Boot Camp for Rare Books

Erotica is certainly the flavor of the month


Jennifer Schuessler's story about the study of beautiful rare books in the New York Times even has the word "steamy" in the first paragraph!

And it focuses on an erotic love poem, too...

It's an interesting story about a class at the University of Virginia.  As Jennifer Schuessler describes, for five weeks each summer Rare Book School brings some 300 librarians, conservators, scholars, dealers, collectors and random book-mad civilians together for weeklong intensive courses that are so popular that people return every year.

The story begins with a description of the class lecturer, Mark Dimunation, the chief of the rare book and special collections division at the Library of Congress, handing out slips of paper with syllables to decipher.

They add up to two words and a date:  Hypnerotomachia Poliphili, 1499

Which are the title and publication date of a long erotic love poem printed in Venice by Aldus Manutius and often described as one of the weirdest and most beautiful books ever produced.

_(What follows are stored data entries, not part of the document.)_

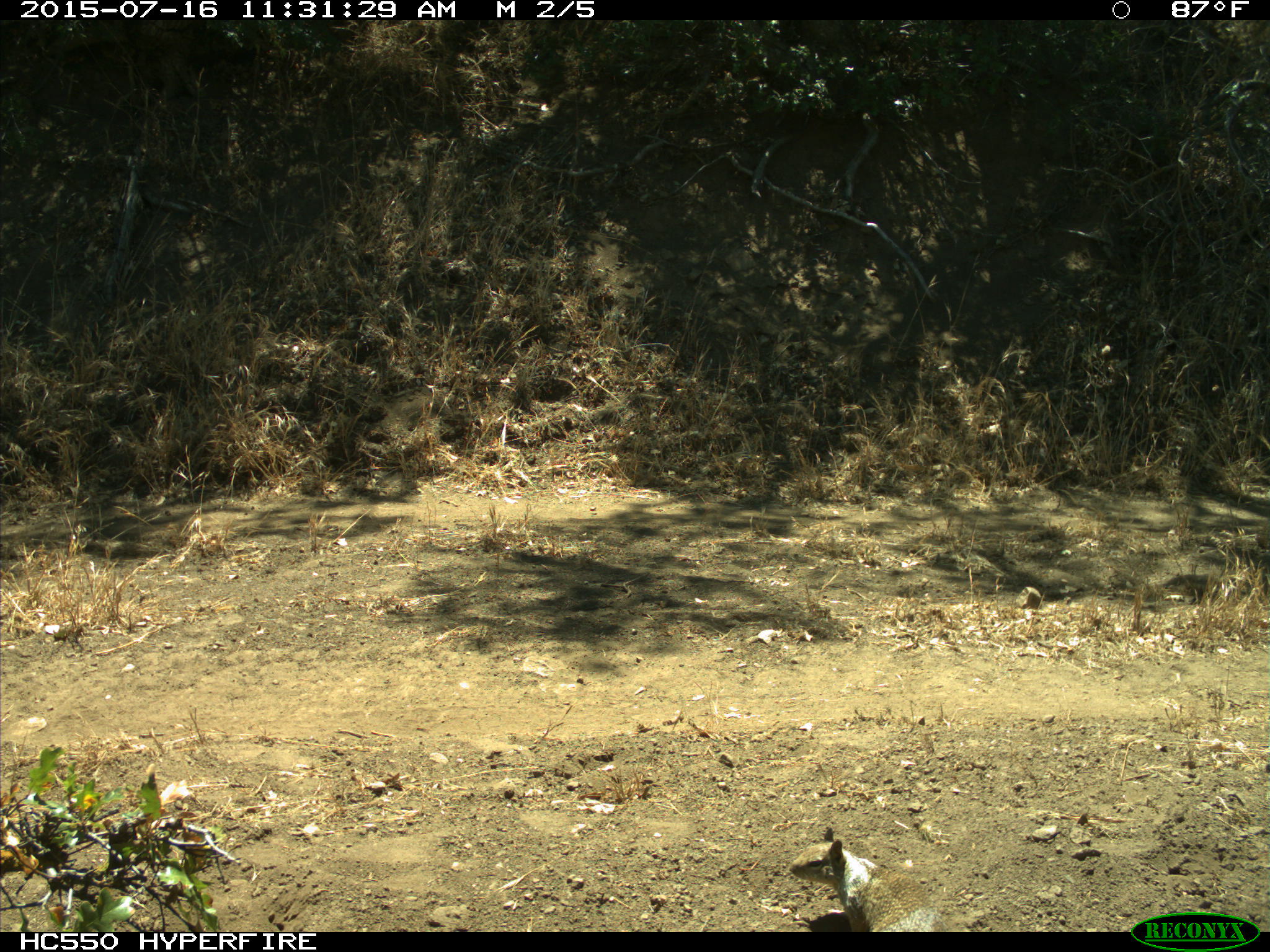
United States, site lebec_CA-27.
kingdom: Animalia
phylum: Chordata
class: Mammalia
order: Rodentia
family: Sciuridae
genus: Otospermophilus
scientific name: Otospermophilus beecheyi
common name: california ground squirrel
Otospermophilus beecheyi (california ground squirrel).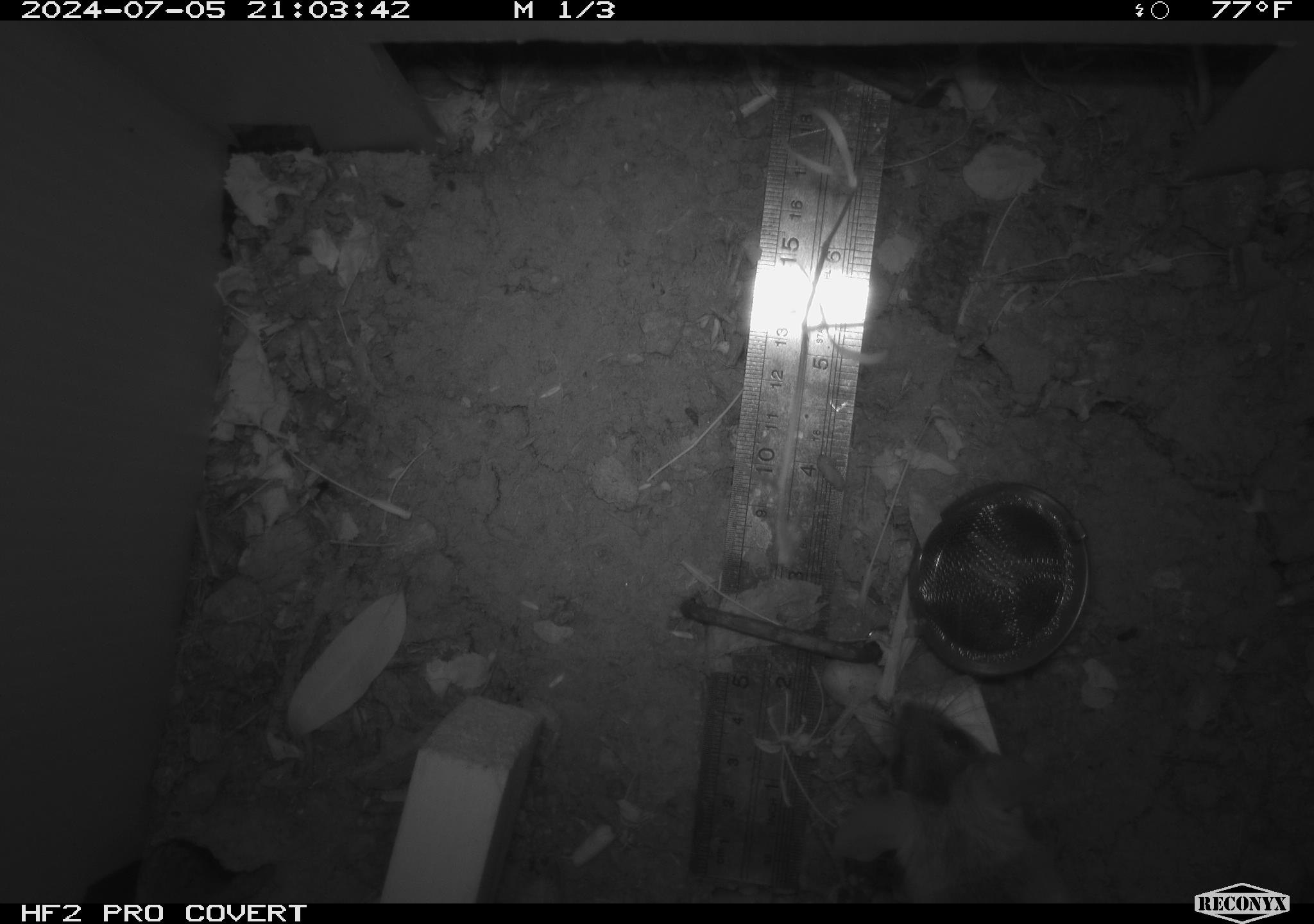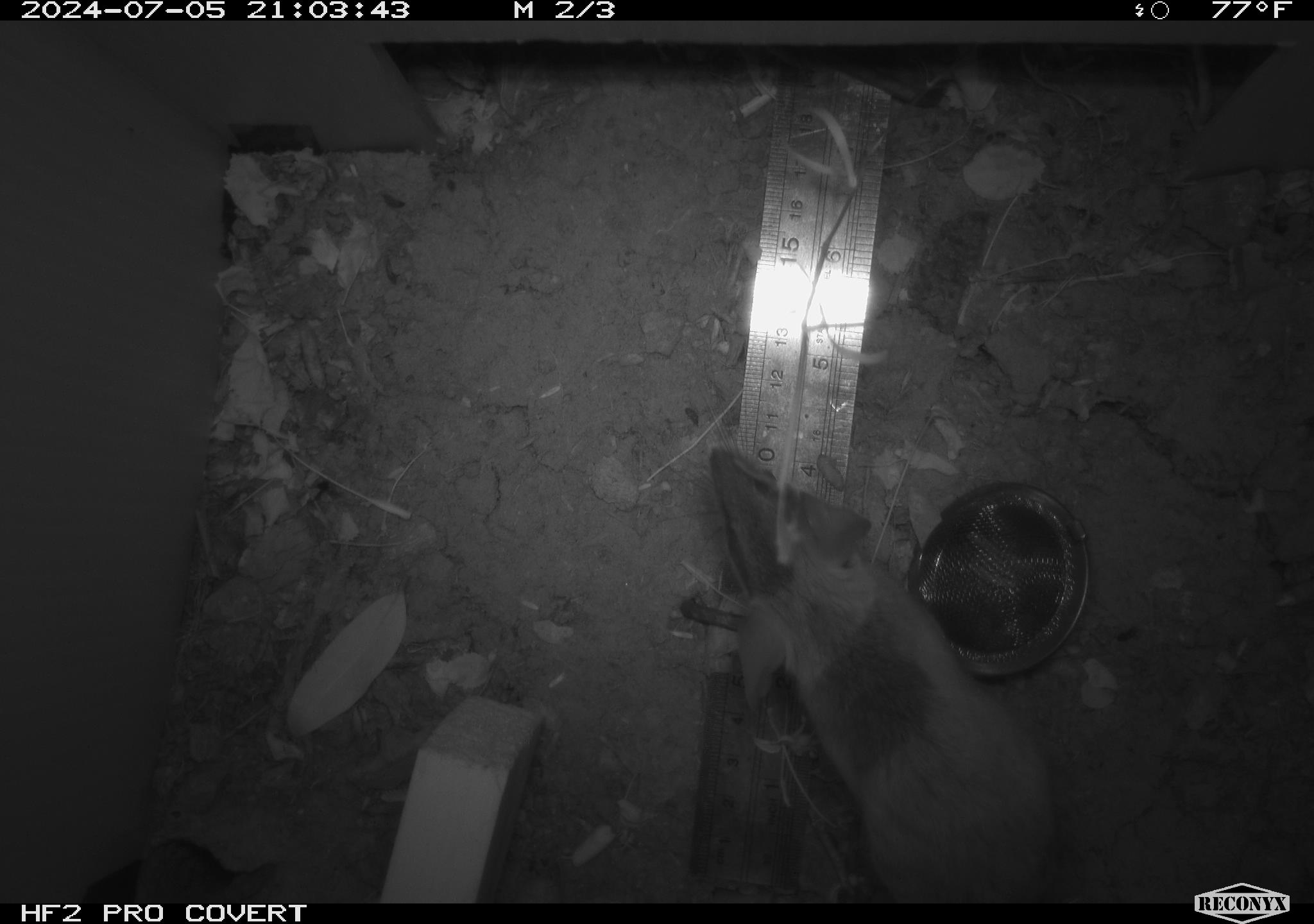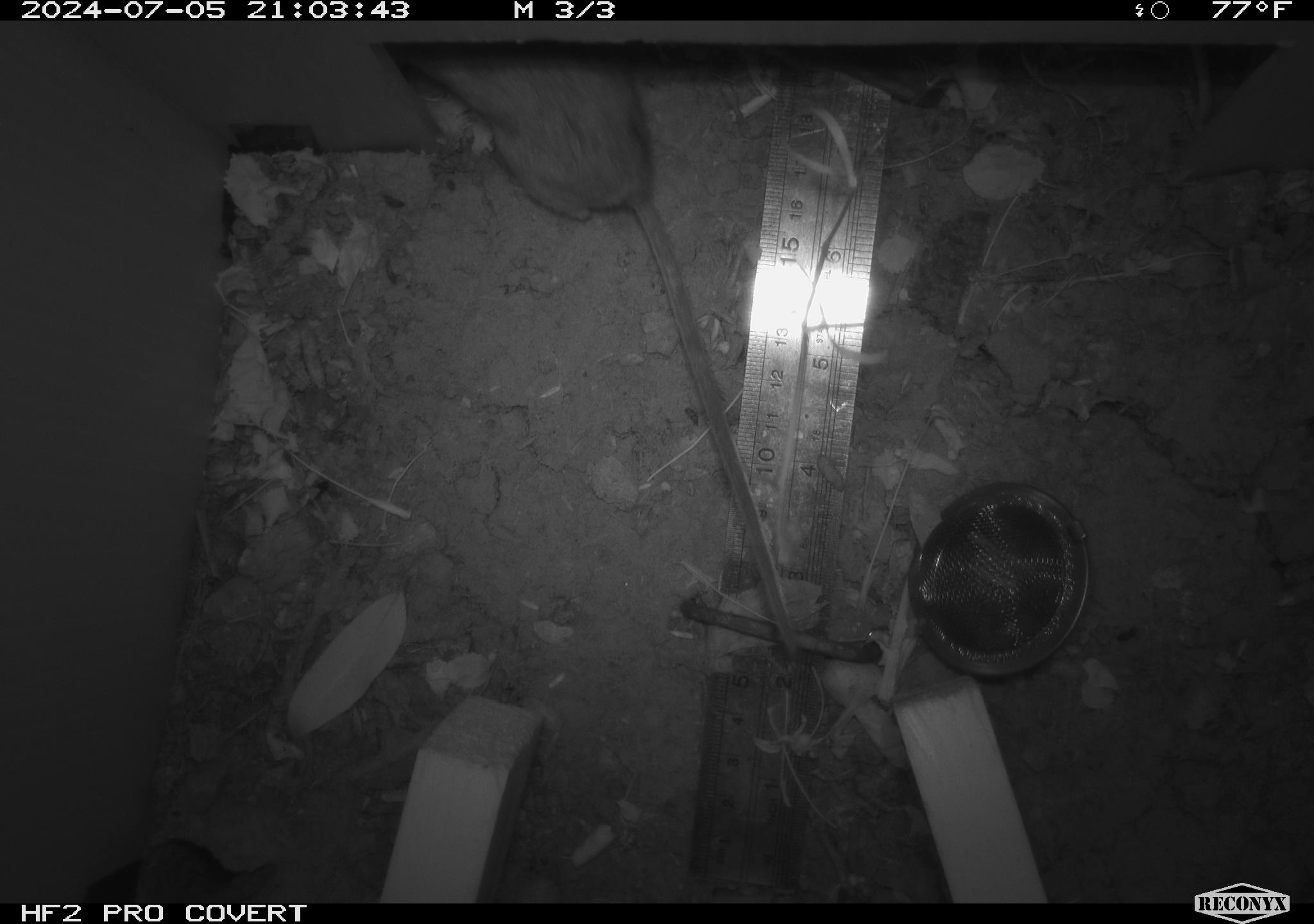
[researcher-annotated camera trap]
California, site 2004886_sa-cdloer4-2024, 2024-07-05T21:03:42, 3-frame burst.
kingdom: Animalia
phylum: Chordata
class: Mammalia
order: Rodentia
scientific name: Rodentia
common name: rodent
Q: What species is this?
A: Rodent (Rodentia).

Producing the book itself led to a comic moment, apparently.  An assistant brought out a copy from the first printing of the book and began turning the pages, which promptly opened on a woodcut showing a figure with an extravagant erection.

The fifteenth century Venetian version of Fifty-Shades-of-You-Know-What?

But the class sounds fascinating as it covers the history of the book in general, as well as the study of rare volumes, all told by experts in the various fields.